Source: NCPA
Mortgage-related deductions do little to reduce the cost of home ownership for those in the lowest income quintiles, according to a new report by National Center for Policy Analysis Senior Fellow Pamela Villarreal and Research Associates Matt Cafrelli and Joshua Latshaw.
“Mortgage deductions are the largest tax expenditure, and although they are hugely popular, they do not necessarily benefit every homeowner,” says Villarreal.
Current mortgage-related deductions benefit homebuyers who itemize – typically middle and higher income earners.

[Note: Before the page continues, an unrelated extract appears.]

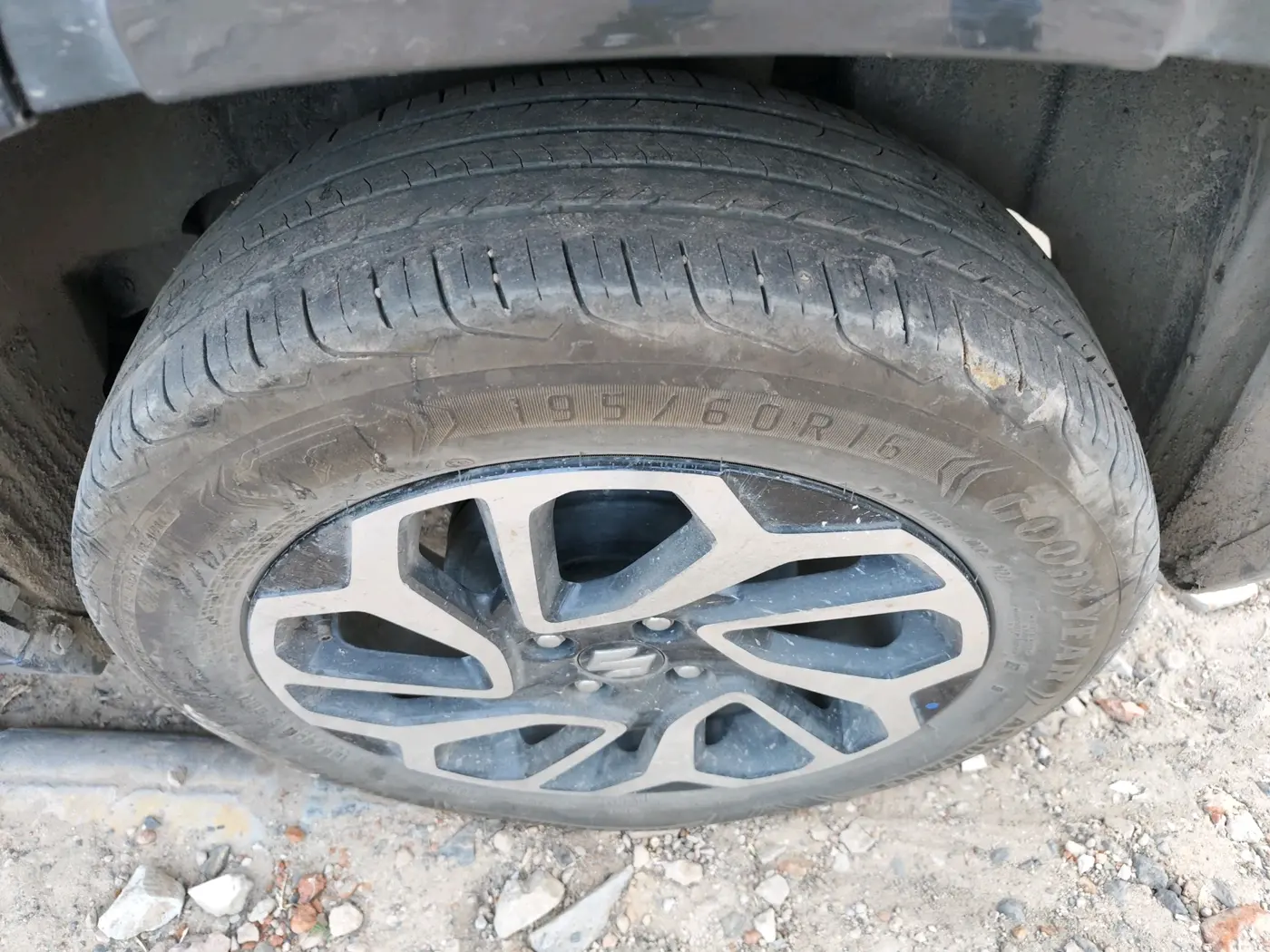 2024 Maruti FRONX ALPHA 1.0L TURBO 6 AT, Petrol, Automatic, 57,125 km, tyre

In 2012:
- Over half the total value of home mortgage interest deductions were claimed by the top 40 percent of households, while the bottom quintile claimed only 14 percent of deductions.
- Twenty-seven percent of points deduction, which awards homebuyers for each 1 percent of their loan balance paid in addition to the down payment, were claimed by top earners, while the next 60 percent were claimed by taxpayers with incomes over $100,000.
- Twenty-two percent of the total value of private mortgage insurance deductions, the most equally distributed deduction, was claimed by earners in the bottom quintile – while only 18 percent were claimed by earners in the top quintile.
“Mortgage-related deductions benefit homebuyers who itemize, and income tax itemizers tend to be middle and higher income earners,” says Villarreal. “However, these tax benefits could be tailored to reduce the cost of home ownership for families in the lowest income quintiles by making a limited tax credit available to non-itemizers.”